YOUR GOAL
Extract the entries in their exact form.

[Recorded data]
==========

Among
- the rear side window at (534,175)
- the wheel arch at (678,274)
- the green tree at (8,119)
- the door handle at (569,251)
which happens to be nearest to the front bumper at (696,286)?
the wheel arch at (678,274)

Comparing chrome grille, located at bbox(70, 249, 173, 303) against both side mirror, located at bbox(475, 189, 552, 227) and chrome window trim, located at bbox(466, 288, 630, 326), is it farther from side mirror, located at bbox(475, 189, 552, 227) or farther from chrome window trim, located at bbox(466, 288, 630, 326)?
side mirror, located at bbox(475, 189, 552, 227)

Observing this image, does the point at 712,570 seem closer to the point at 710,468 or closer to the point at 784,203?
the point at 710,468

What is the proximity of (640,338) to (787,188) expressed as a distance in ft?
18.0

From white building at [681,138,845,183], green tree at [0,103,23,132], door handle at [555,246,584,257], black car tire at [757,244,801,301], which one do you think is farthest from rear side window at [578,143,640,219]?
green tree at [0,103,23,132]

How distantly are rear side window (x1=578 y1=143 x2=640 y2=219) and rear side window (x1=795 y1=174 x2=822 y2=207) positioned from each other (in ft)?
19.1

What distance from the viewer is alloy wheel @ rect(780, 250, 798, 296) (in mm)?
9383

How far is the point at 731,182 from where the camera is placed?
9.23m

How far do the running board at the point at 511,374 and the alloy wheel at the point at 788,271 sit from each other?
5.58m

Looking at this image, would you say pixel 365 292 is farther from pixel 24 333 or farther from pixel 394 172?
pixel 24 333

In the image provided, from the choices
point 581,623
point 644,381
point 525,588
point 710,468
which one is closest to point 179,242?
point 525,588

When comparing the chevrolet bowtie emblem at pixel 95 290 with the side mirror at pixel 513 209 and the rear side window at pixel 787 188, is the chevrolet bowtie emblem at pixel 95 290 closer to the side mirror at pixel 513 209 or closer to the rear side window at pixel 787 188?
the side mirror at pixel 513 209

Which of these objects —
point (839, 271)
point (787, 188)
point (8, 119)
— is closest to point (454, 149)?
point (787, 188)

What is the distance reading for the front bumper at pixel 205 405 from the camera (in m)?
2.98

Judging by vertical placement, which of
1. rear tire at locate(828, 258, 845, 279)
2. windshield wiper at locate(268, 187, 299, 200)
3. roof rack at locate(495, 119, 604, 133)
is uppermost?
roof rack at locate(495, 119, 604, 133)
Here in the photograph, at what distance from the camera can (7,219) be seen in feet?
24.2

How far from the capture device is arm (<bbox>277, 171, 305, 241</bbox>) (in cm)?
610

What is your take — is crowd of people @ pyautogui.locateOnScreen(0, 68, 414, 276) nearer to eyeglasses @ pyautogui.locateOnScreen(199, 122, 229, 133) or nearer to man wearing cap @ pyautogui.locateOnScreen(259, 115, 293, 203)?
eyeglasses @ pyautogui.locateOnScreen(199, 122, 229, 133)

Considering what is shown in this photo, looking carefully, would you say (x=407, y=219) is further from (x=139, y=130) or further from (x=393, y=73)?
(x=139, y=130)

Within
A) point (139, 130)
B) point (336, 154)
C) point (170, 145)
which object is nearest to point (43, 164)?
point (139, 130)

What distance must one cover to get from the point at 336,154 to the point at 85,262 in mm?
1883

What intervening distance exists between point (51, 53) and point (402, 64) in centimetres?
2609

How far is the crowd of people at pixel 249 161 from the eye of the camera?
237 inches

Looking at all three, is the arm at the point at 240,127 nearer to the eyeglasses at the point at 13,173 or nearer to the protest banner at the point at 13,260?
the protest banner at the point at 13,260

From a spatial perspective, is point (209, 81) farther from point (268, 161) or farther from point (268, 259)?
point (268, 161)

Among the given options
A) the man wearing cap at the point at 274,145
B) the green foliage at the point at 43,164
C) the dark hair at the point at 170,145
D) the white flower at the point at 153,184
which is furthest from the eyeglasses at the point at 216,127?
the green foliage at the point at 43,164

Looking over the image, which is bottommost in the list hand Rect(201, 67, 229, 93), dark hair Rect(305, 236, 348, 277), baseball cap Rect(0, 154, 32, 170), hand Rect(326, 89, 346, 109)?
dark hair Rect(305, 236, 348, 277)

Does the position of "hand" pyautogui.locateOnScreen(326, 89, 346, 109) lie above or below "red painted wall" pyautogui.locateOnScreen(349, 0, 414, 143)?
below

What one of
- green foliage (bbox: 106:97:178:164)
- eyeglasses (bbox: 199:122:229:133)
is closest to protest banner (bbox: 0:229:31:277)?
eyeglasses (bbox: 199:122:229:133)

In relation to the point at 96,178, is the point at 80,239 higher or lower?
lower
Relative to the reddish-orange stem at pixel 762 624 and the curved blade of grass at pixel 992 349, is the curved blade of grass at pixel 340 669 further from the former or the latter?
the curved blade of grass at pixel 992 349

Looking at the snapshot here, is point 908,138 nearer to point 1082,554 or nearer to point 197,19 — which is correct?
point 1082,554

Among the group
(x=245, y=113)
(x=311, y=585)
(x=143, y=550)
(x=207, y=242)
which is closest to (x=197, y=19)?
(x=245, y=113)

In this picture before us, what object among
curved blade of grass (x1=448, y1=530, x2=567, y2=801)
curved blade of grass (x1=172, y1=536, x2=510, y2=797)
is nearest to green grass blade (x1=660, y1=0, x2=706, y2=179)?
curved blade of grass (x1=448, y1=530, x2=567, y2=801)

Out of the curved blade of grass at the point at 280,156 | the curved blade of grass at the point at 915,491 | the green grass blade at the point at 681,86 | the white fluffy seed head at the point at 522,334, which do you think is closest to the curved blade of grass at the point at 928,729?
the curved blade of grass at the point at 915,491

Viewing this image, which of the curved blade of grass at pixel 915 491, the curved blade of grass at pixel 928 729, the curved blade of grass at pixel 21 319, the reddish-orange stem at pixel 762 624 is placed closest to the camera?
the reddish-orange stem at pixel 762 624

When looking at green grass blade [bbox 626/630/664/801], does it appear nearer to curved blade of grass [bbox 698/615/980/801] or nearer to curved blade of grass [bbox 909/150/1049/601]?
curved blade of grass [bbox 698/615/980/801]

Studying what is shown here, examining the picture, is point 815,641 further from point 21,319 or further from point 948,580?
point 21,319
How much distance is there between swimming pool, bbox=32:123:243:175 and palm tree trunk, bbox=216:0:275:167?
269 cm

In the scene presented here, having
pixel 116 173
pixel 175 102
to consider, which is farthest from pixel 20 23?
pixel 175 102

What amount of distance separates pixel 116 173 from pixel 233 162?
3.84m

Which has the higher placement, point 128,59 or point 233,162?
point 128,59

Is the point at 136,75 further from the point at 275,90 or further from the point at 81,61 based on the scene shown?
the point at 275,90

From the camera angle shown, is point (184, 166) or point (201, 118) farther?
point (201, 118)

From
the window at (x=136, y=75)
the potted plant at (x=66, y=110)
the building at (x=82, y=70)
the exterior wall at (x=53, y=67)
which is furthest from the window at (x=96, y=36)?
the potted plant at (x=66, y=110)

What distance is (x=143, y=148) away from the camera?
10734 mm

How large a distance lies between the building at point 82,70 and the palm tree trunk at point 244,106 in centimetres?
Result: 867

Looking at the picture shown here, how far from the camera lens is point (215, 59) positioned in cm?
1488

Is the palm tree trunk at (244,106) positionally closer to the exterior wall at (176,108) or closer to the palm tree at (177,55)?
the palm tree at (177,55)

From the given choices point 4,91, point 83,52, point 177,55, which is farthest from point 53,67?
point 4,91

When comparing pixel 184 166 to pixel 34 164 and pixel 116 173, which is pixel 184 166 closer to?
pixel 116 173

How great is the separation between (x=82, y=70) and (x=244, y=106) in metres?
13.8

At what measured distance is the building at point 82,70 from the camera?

==========

REPLY
Among
- the rear side window at (534,175)
- the wheel arch at (678,274)
- the green tree at (8,119)
- the door handle at (569,251)
which happens to be nearest to the front bumper at (696,286)?
the wheel arch at (678,274)

Comparing chrome grille, located at bbox(70, 249, 173, 303) against both side mirror, located at bbox(475, 189, 552, 227) and chrome window trim, located at bbox(466, 288, 630, 326), is it farther from side mirror, located at bbox(475, 189, 552, 227) or farther from chrome window trim, located at bbox(466, 288, 630, 326)?
side mirror, located at bbox(475, 189, 552, 227)

Observing this image, does the point at 712,570 seem closer to the point at 710,468 or closer to the point at 784,203?
the point at 710,468

What is the proximity of (640,338) to (787,188) expressed as a distance in ft?
18.0

From white building at [681,138,845,183], green tree at [0,103,23,132], door handle at [555,246,584,257], black car tire at [757,244,801,301], which one do you think is farthest from rear side window at [578,143,640,219]?
green tree at [0,103,23,132]

How distantly are rear side window (x1=578 y1=143 x2=640 y2=219) and rear side window (x1=795 y1=174 x2=822 y2=207) positioned from each other (in ft)?
19.1

What distance from the viewer is alloy wheel @ rect(780, 250, 798, 296) (in mm)?
9383

How far is the point at 731,182 from where the camera is placed?
9.23m

How far do the running board at the point at 511,374 and the alloy wheel at the point at 788,271 sit from each other?
5.58m

Looking at this image, would you say pixel 365 292 is farther from pixel 24 333 or farther from pixel 394 172?
pixel 24 333

In the image provided, from the choices
point 581,623
point 644,381
point 525,588
point 710,468
which one is closest to point 179,242?
point 525,588

When comparing the chevrolet bowtie emblem at pixel 95 290 with the side mirror at pixel 513 209 and the rear side window at pixel 787 188, is the chevrolet bowtie emblem at pixel 95 290 closer to the side mirror at pixel 513 209 or closer to the rear side window at pixel 787 188?
the side mirror at pixel 513 209

Which of these objects —
point (839, 271)
point (787, 188)
point (8, 119)
— is closest to point (454, 149)?
point (787, 188)

What is the distance reading for the front bumper at pixel 205 405 from the camera (in m)?
2.98

Judging by vertical placement, which of
1. rear tire at locate(828, 258, 845, 279)
2. windshield wiper at locate(268, 187, 299, 200)
3. roof rack at locate(495, 119, 604, 133)
is uppermost?
roof rack at locate(495, 119, 604, 133)
Here in the photograph, at what distance from the camera can (7,219) be seen in feet?
24.2

How far from the capture device is arm (<bbox>277, 171, 305, 241</bbox>) (in cm)?
610

What is your take — is crowd of people @ pyautogui.locateOnScreen(0, 68, 414, 276) nearer to eyeglasses @ pyautogui.locateOnScreen(199, 122, 229, 133) or nearer to man wearing cap @ pyautogui.locateOnScreen(259, 115, 293, 203)?
eyeglasses @ pyautogui.locateOnScreen(199, 122, 229, 133)

Considering what is shown in this photo, looking carefully, would you say (x=407, y=219) is further from (x=139, y=130) or further from (x=393, y=73)?
(x=139, y=130)

Within
A) point (139, 130)
B) point (336, 154)
C) point (170, 145)
which object is nearest to point (43, 164)?
point (139, 130)

What distance must one cover to get from the point at 336,154 to the point at 85,262 in mm?
1883

What intervening distance exists between point (51, 53) and point (402, 64) in centimetres?
2609

How far is the crowd of people at pixel 249 161 from the eye of the camera?
237 inches

Looking at all three, is the arm at the point at 240,127 nearer to the eyeglasses at the point at 13,173 or nearer to the protest banner at the point at 13,260?
the protest banner at the point at 13,260

From a spatial perspective, is point (209, 81) farther from point (268, 161) or farther from point (268, 259)?
point (268, 161)

Among the given options
A) the man wearing cap at the point at 274,145
B) the green foliage at the point at 43,164
C) the dark hair at the point at 170,145
D) the white flower at the point at 153,184
which is furthest from the eyeglasses at the point at 216,127?
the green foliage at the point at 43,164

Looking over the image, which is bottommost in the list hand Rect(201, 67, 229, 93), dark hair Rect(305, 236, 348, 277), baseball cap Rect(0, 154, 32, 170), hand Rect(326, 89, 346, 109)?
dark hair Rect(305, 236, 348, 277)

Does the position of "hand" pyautogui.locateOnScreen(326, 89, 346, 109) lie above or below "red painted wall" pyautogui.locateOnScreen(349, 0, 414, 143)?
below

What one of
- green foliage (bbox: 106:97:178:164)
- eyeglasses (bbox: 199:122:229:133)
is closest to protest banner (bbox: 0:229:31:277)?
eyeglasses (bbox: 199:122:229:133)

In relation to the point at 96,178, is the point at 80,239 higher or lower?
lower
Relative to the reddish-orange stem at pixel 762 624 and the curved blade of grass at pixel 992 349, is the curved blade of grass at pixel 340 669 further from the former or the latter?
the curved blade of grass at pixel 992 349

Looking at the snapshot here, is point 908,138 nearer to point 1082,554 or nearer to point 197,19 — which is correct?
point 1082,554

Among the group
(x=245, y=113)
(x=311, y=585)
(x=143, y=550)
(x=207, y=242)
which is closest to (x=197, y=19)?
(x=245, y=113)

In this picture before us, what object among
curved blade of grass (x1=448, y1=530, x2=567, y2=801)
curved blade of grass (x1=172, y1=536, x2=510, y2=797)
is nearest to green grass blade (x1=660, y1=0, x2=706, y2=179)?
curved blade of grass (x1=448, y1=530, x2=567, y2=801)

Out of the curved blade of grass at the point at 280,156 | the curved blade of grass at the point at 915,491 | the green grass blade at the point at 681,86 | the white fluffy seed head at the point at 522,334, which do you think is closest to the curved blade of grass at the point at 928,729?
the curved blade of grass at the point at 915,491

Viewing this image, which of the curved blade of grass at pixel 915 491, the curved blade of grass at pixel 928 729, the curved blade of grass at pixel 21 319, the reddish-orange stem at pixel 762 624 is placed closest to the camera?
the reddish-orange stem at pixel 762 624

When looking at green grass blade [bbox 626/630/664/801], does it appear nearer to curved blade of grass [bbox 698/615/980/801] or nearer to curved blade of grass [bbox 909/150/1049/601]?
curved blade of grass [bbox 698/615/980/801]

Studying what is shown here, examining the picture, is point 815,641 further from point 21,319 or further from point 948,580?
point 21,319
How much distance is there between swimming pool, bbox=32:123:243:175 and palm tree trunk, bbox=216:0:275:167?
269 cm

In the scene presented here, having
pixel 116 173
pixel 175 102
to consider, which is farthest from pixel 20 23?
pixel 175 102

What amount of distance separates pixel 116 173 from pixel 233 162?
3.84m

Which has the higher placement, point 128,59 or point 233,162?
point 128,59

Is the point at 136,75 further from the point at 275,90 or further from the point at 81,61 based on the scene shown?
the point at 275,90

From the camera angle shown, is point (184, 166) or point (201, 118) farther?
point (201, 118)

From
the window at (x=136, y=75)
the potted plant at (x=66, y=110)
the building at (x=82, y=70)
the exterior wall at (x=53, y=67)
which is furthest from the window at (x=96, y=36)?
the potted plant at (x=66, y=110)

What distance is (x=143, y=148) away from the camera?
10734 mm

How large a distance lies between the building at point 82,70 and the palm tree trunk at point 244,106 in centimetres?
Result: 867

Looking at the picture shown here, how far from the camera lens is point (215, 59) positioned in cm?
1488

Is the palm tree trunk at (244,106) positionally closer to the exterior wall at (176,108) or closer to the palm tree at (177,55)?
the palm tree at (177,55)

From the given choices point 4,91, point 83,52, point 177,55, which is farthest from point 53,67?
point 4,91

When comparing pixel 184 166 to pixel 34 164 and pixel 116 173, which is pixel 184 166 closer to?
pixel 116 173

How great is the separation between (x=82, y=70) and (x=244, y=106) in metres?
13.8

At what measured distance is the building at point 82,70 from the camera?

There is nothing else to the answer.